I sort of go along with Runs on this one (no matter how hard you throw a turkey into the sky it still won't fly...hahahahahaha!!!!)

There seem to be alot of us on here (both male and female) who are married to people who don't want, don't care, aren't interested in sex. We come here to let off steam, whinge, seek help and guidance etc.
There is one common thread...its all our fault. 
WE don't understand our spouse
WE should 'woo' them more
WE should buy them flowers more often
WE should help more with the housework
WE should understand hormonal changes
etc etc (OK...I'm speaking as a male here!!)

Cruiser has looked at himself, seen his faults and is trying to change himself for the better. His wife, apparently is just 'lying' there and enjoying all the attention and saying 'Sorry darling, I just can't bring myself to initiate'. Bollocks. Of course she can.

Enchantment and her husband have reached a place of mutual understanding. Great news for them.
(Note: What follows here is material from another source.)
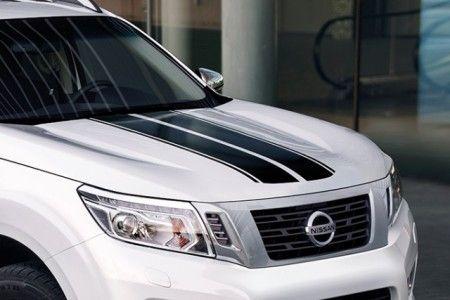 Nissan NP300 Navara (D23M) Sticker: 2 Stripes on Bonnet & Tailgate, Black - KE5374K001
Really.

It seems that if there is a sexual issue within a marriage its generally to do with the wife being LD. 
Instead of telling the man to understand, be patient, supportive etc the wife should be told quite clearly and in no uncertain terms to get a grip (no pun intended!), pull herself together and atleast meet her husband half way other wise he will walk. 
Sorry, but its a fact.


----------



## Enchantment (May 11, 2011)

jezza said:


> I sort of go along with Runs on this one (no matter how hard you throw a turkey into the sky it still won't fly...hahahahahaha!!!!)
> 
> There seem to be alot of us on here (both male and female) who are married to people who don't want, don't care, aren't interested in sex. We come here to let off steam, whinge, seek help and guidance etc.
> There is one common thread...its all our fault.
> ...


You are right in that it definitely takes two to tango. Marriage is made up of two people and it requires commitment from BOTH of them to keep the marriage going.

However, I have seen numerous threads on the board from women in despair that have husbands that are low drive or that are just totally unconcerned for their wife, so I don't think it's just a problem with low drive wives - it's just issues that result from differing drives, period.

In another thread recently, I noted that it's a very common problem to have a marriage with disparate drives. That's just life. However, if there is not commitment from both parties to try and 'meet somewhere in the middle', then there's likely other issues in the relationship that need resolution and some hard decisions that may need to be made.

My impression of cruiser's wife is that she is trying and slowly coming around - just maybe not fast enough or to the extent to his liking. In that case, it's best not to push too hard but to keep patiently moving forward. If she has willingness and commitment, there's a good chance she'll come around.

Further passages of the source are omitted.